Somehow summer soon gave way to fall … and — in spite of the bugs — our pantry and freezer were fully stocked. Along the way we had acquired a rather expensive but wholly necessary library of how-to books, a few cats to limit the mouse population in our double-garage-turned-barn, a complicated lawn and garden tractor that possessed far too many attachments … and healthy, vibrant complexions.

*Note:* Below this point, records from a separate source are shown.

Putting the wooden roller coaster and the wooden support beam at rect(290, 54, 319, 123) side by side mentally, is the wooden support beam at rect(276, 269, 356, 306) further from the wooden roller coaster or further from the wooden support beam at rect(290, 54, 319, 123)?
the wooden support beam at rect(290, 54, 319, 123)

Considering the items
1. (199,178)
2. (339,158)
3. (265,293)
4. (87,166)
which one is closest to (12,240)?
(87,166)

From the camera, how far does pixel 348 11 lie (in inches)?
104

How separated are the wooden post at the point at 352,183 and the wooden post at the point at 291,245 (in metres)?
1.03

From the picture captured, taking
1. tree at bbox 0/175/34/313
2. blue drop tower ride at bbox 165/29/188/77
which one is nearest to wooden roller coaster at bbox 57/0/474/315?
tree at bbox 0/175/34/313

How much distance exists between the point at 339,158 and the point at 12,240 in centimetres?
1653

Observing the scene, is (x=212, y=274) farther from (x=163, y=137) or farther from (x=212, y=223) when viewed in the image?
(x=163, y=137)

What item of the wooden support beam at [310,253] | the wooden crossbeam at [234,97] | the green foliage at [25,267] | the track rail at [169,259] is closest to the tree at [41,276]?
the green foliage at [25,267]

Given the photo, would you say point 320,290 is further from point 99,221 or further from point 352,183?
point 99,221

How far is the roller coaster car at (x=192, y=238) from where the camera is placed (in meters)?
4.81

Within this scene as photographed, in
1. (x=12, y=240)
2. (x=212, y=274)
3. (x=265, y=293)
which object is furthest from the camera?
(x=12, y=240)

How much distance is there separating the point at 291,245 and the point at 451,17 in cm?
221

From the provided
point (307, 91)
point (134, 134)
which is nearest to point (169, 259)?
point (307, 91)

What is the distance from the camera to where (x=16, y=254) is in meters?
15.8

Then one day as I sat reading about culling nonproductive hens from the flock — and munching on a store-bought apple — our son came up with what (he thought) was a brilliant idea: “Why don’t we plant some of the little fruit trees advertised in the garden catalogs?” (We were on everybody’s mailing list and surrounded by dozens of the volumes.)

I patiently explained to the boy that we were going to be living in the country only temporarily, until the tenants could conveniently move from our city home. (I considered that a fact beyond question, although Herb — my husband — had begun talking about remodeling and renovating the house to “make it more livable.” His reasoning was, he assured me, that the alterations would make it easier to rent the property once we were “back home.”)

Nevertheless, before December we’d planted an orchard of 18 dwarf fruit trees, the house was half torn apart and half rebuilt, and Herb was all set to settle down and discuss our future plans.

“After all,” he stated, “if we’re going to stay here permanently” (permanently?) … we should fertilize and rototill the garden, possibly even expand it. We should clear more land in order to grow feed corn, too, and maybe we could get a little goat this spring ….

Permanently? My first reaction was pure panic. My second reaction was pure panic. But the more I thought about our new lifestyle — and about all we had accomplished — the more I realized I truly enjoyed the fresh eggs, the sunshine, and my peaceful mornings and evenings in the garden. I began to recognize that I even derived a certain artistic pleasure in pruning the fruit trees!

The truth was that our whole family had been so busy no one had really missed the city’s museums and concerts. In fact, I’d grown accustomed to all the construction activities around the house … and realized I was eagerly awaiting the final result. Best of all, our nearly grown children had become Herb’s and my companions in work and play … and our adult daughters were bringing their families around for longer and more frequent visits.

Quite unaware of what was happening to us, we had accidentally become small acreage homesteaders … actually supplying much of our own food in the form of produce from our garden and eggs from our hens. We had come back to the earth and a simple life without conscious intent and — having done so — we were reluctant to give up what we’d found.

As I write this, we are preparing for our second spring on the land, and we have flats of little seedlings ready to plant outdoors. We’re excitedly anticipating the first green shoots of new growth on our fruit trees. We can hardly wait to carefully choose the young goat that we hope to raise. In short, we’re planning and we’re preparing. From now on we won’t be accidental homesteaders … because we’re completely at home!